New specialty shop built around cheeses, local products

HARLINGEN — After a year of planning and prep, the goats finally have their own selling space.

True Food Markets, located on West U.S. Expressway 83 between White Ranch and Kansas City roads, opened six weeks ago as a seller of locally grown and produced specialty foods.

“It was just an open, empty warehouse,” said Adam Thompson, general manager at True Food. “We started our farm about 2010 and we really directed it at dairy in 2014. We’re the Thompson Dairy Farm and we do all the goat cheese.

“We’ve done farmers markets from here to Corpus, Kingsville and even Austin a little bit,” he added, referring to his wife, Lori. “When we got out of the health care field we were looking at pushing the farm a little more but we needed somewhere to sell the cheese seven days a week, so that was kind of the original idea.”

The market’s owners are Thompson’s wife, Harlingen native Lori Thompson, and Alma Silva, who also operates Valley Star Fruits and More in Brownsville.

Valley Star Fruits is providing a lot of the fresh produce at True Food, and the Thompsons are pushing ahead with creating foodstuffs sourced from Valley fruits, vegetables, dairy and meats right on-site.

“We have a food manufacturing license also, so the last couple of years we made cookies and biscottis so we’re bringing that stuff out also,” Adam Thompson said. “We just started making jellies and this lady’s been helping me a little bit, mentoring me. I’m a cheese guy, not really a jelly guy. But they go great together.”

Some of those True Food jellies include jackfruit, star fruit, grapefruit and raspberry-serrano pepper. “Really the only thing not local is the raspberries, but the serranos in there are local.”

The market has organic and non-organic foodstuffs, and sells local, Harlingen-area beef.

Just this week True Food began putting home-made pizza and sandwiches on the menu, and Thompson believes part of the foundation for his market will be the served food element.

“The café is the other thing,” he said. “I’ve been in the food industry for a long time. I used to be a chef in Baton Rouge and managed over at the Grapevine Café for a while.

“We’re doing cold-brew coffees using our organic, fair trade beans that are all roasted at the Grapevine,” he added of the South Padre Island eatery. “We’re doing smoothies. Some of these are purchased fruit but also when we have mangoes here and they get ripe, we will cut and process them to make smoothies so a lot of the fruit is local fruit.”

The Thompson Dairy Farm, located near Los Fresnos, has given Lori and Adam experience in dealing with big-volume retailers, selling goat cheeses to H-E-B and food giant Sysco.

*The data*:

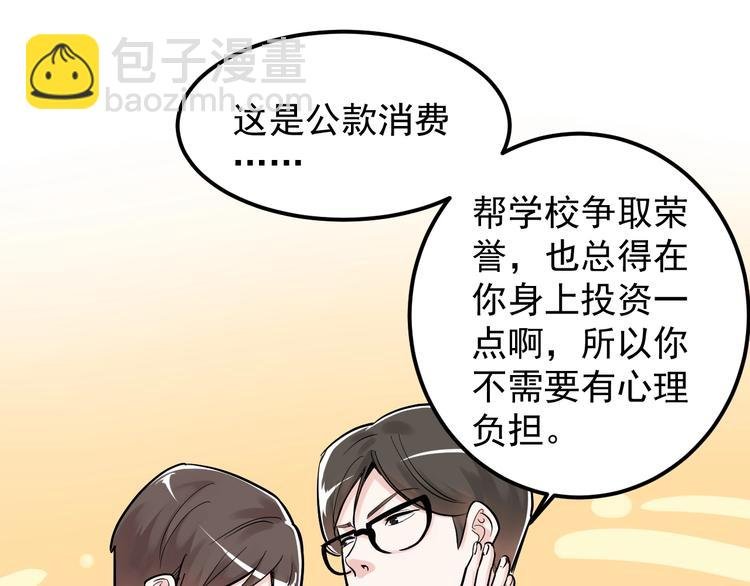 第30话 奇怪的CP增加了！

*Problems and tasks*:
A) Please edit the True Food Markets article: give again the part that opens with the words containing "Valley Star Fruits is" and closes with "meats right on-site.", putting "fresh fruit" in place of "fresh produce".
B) Resume the True Food Markets article from its last sentence.
The listing above comes from a separate source.

*Per-task answers*:
A)
Valley Star Fruits is providing a lot of the fresh fruit at True Food, and the Thompsons are pushing ahead with creating foodstuffs sourced from Valley fruits, vegetables, dairy and meats right on-site.

B)
“This is a state-licensed kitchen also and one of our thoughts and ideas is to bridge that gap,” Thompson said. “We’ve sold cheese to H-E-B; we still sell cheese to Sysco. So we’re seeing both sides and we’re trying to be kind of that stepping stone for people at the farmers markets that have a product, a good product that tastes great, and can’t sell it in a store due to cottage law. We can’t re-sell cottage law stuff. But if they make it here, they can sell it all week. We’ve already started doing that.”

Cottage law refers to Texas safety regulations which basically forbid people from selling food products they make in their own kitchens if those foods require refrigeration. State-licensed kitchens can produce these perishable food items for sale.

Goat cheeses at True Food come in a variety of styles, from soft to hard.

“Our standard cheese is, if you see goat cheese on the menu they’re talking about chevre, which is a French-style goat cheese and it’s your most common,” he said of the spreadable cheese often flavored with chives.

“But we do aged cheeses anywhere between three months to 18 months. Fontina is an Italian-style cheese. We make marinated fetas, and those were in H-E-B for a couple of years. Then Swiss, Manchego, Gouda, queso fresco. And we do the goat milk — chocolate milk, yogurt smoothies, lattes and we do goat milk soap,” Thompson added.

The market also sells loose herbs and teas as well as essential oils. Thompson said his store is adding 50 to 100 new products every week.

“We’ve got Willie Nelson’s cookie company, and his name is really Willie Nelson, but it’s not that kind of cookie,” Thompson said. “That’s our slogan — ‘Not that Willie and not that kind of cookie.’ But he actually works for me on the dairy farm and he’s apprenticing as a cheese maker right now, but he’s an incredible baker.”

So far True Food has had to extend business hours on Fridays and Saturdays to 8 p.m. due to late-evening customer demand.

The prospect of opening earlier is up in the air.

“I have to milk those goats every morning, and I get in here as quick as I can,” Thompson said.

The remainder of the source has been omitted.